Mark Frisse, director of regional informatics programs through the Vanderbilt Center for Better Health, Nashville, Tenn., notes that RHIOs can deliver value to participants well before a consensus is reached on network details. Users tapping data sources outside their own organizations easily adjust their expectations. "Hospital CIOs are so used to being badgered to death over details and fine-tuning internal systems," he says. "It's hard for them to step back and realize that, where regional data exchanges are concerned, all people want is information in any format."
Frisse, whose center is coordinating development of a RHIO in the Memphis, Tenn. area, insists that providers will recognize the value of information networks. For example, payers increasingly are balking at reimbursing hospital emergency departments for tests they perform because they lack access to patient health records, he explains. Pharmacists want to avoid errors and paperwork. Private practices can streamline their own processes, but still need to be able to "get information in a simple and inexpensive way on what's happening to [a] patient everywhere else," Frisse says.
Although almost everyone agrees that operating costs of RHIOs will be shared by participants, there's no consensus on how to do that. "I think the business model of RHIOs is a wide open issue," Diamond says. "I don't think this country will ever see a clear winner.

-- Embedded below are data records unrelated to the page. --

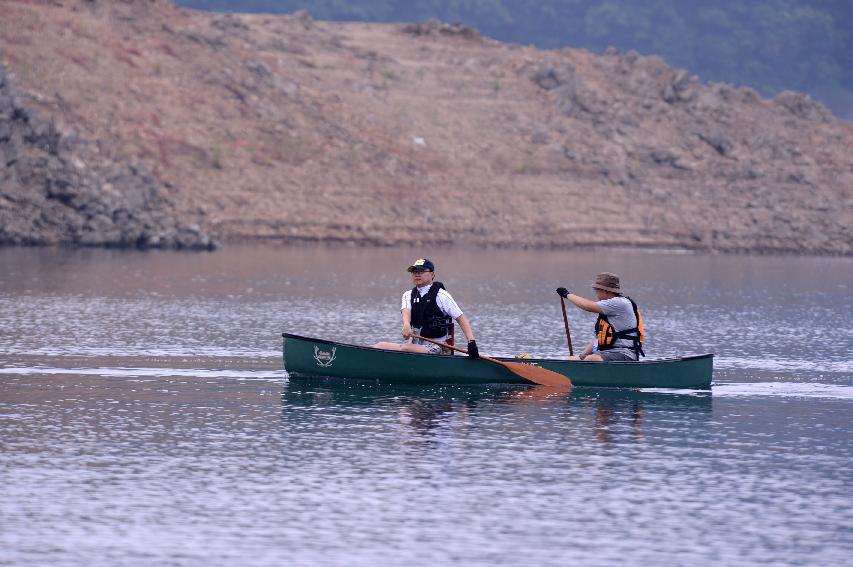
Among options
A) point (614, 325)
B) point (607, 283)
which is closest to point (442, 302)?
point (607, 283)

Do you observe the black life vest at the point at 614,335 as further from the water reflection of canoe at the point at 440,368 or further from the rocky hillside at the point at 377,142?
the rocky hillside at the point at 377,142

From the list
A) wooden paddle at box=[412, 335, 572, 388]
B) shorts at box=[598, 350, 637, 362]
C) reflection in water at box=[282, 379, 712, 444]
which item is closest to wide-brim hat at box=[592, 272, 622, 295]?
shorts at box=[598, 350, 637, 362]

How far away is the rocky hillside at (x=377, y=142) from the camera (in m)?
84.8

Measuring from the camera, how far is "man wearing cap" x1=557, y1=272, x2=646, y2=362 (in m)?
26.4

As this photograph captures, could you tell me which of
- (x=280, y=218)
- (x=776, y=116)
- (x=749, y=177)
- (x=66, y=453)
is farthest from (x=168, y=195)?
(x=66, y=453)

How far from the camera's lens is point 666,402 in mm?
25984

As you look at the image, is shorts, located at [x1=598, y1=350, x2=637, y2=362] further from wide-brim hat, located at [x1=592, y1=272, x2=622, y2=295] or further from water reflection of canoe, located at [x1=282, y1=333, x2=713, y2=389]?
wide-brim hat, located at [x1=592, y1=272, x2=622, y2=295]

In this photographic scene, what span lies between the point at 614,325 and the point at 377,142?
7770cm

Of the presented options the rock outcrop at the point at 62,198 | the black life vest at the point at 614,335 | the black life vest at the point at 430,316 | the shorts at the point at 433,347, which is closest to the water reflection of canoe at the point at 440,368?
the shorts at the point at 433,347

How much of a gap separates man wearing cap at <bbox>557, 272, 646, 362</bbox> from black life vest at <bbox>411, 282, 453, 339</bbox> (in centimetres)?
209

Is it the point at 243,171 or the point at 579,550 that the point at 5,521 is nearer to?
the point at 579,550

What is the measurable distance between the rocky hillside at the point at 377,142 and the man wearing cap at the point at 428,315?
55.8 metres

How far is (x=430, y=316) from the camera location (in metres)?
26.4

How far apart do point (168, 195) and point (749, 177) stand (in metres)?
45.7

This is a country with a long history of innovation and entrepreneurial models. Our concern is that the patient and the consumer and their needs are at the center of those ideas."
In short, RHIO advocates are impatient but upbeat, accepting trial-and-error as the price of progress. In trying to develop coherent, regional health information infrastructures through diverse, grass-roots coalitions, there's really no other alternative.
Fred D. Baldwin is a contributing writer in Carlisle, Pa.